Fagan conceded that the Guardian's count was interesting for the simple reason that it includes non-gun deaths, but actually suspects that the Post's shootings-only figures might be more reliable.

"Inherently, the one with non-firearm deaths is [useful]," he said. "But things can happen in non-gun homicides. I'd be more confident from a social-science perspective in the shootings-only database."

Either way, this kind of rigorous numbers-gathering has undeniable long-term potential. The LA Times, for instance, has been keeping careful data on Los Angeles-area police killings as part of their ongoing "Homicide Report" series. In November, an activist scribbled some statistics on a sidewalk saying, "LAPD killed 1 person per week since 2000. 82 percent were black or brown." The folks at Homicide Report were able to check that intel against the cold hard facts, and found that the graffiti was inaccurate, if not absurdly so.
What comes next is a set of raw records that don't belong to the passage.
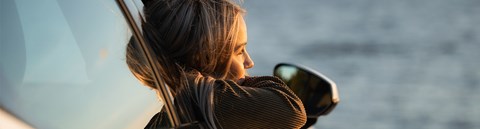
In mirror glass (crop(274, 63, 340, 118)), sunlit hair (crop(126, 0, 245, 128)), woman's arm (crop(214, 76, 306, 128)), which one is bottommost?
mirror glass (crop(274, 63, 340, 118))

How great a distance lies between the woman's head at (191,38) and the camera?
78.4 inches

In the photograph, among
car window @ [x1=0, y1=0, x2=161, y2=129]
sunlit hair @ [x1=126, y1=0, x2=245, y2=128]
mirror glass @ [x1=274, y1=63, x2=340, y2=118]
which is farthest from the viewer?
mirror glass @ [x1=274, y1=63, x2=340, y2=118]

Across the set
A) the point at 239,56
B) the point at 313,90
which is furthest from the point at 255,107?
the point at 313,90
But it takes time and money to keep something like this going. Homicide Report has been in operation since 2007 and undergone vast transformations over that span. These new reports, which will require constant updates from every corner of the US, seem even tougher to maintain, and we already know the Washington Post's list isn't long for this world.

"We intend to continue collecting data through the end of the year," Rich told me.

Maybe by 2016 the federal government will have taken over the job. But even if they haven't, at least there's a framework being laid down by reputable sources for what it means to keep tabs on police violence in America. It's left to the rest of us to figure out what to do about it.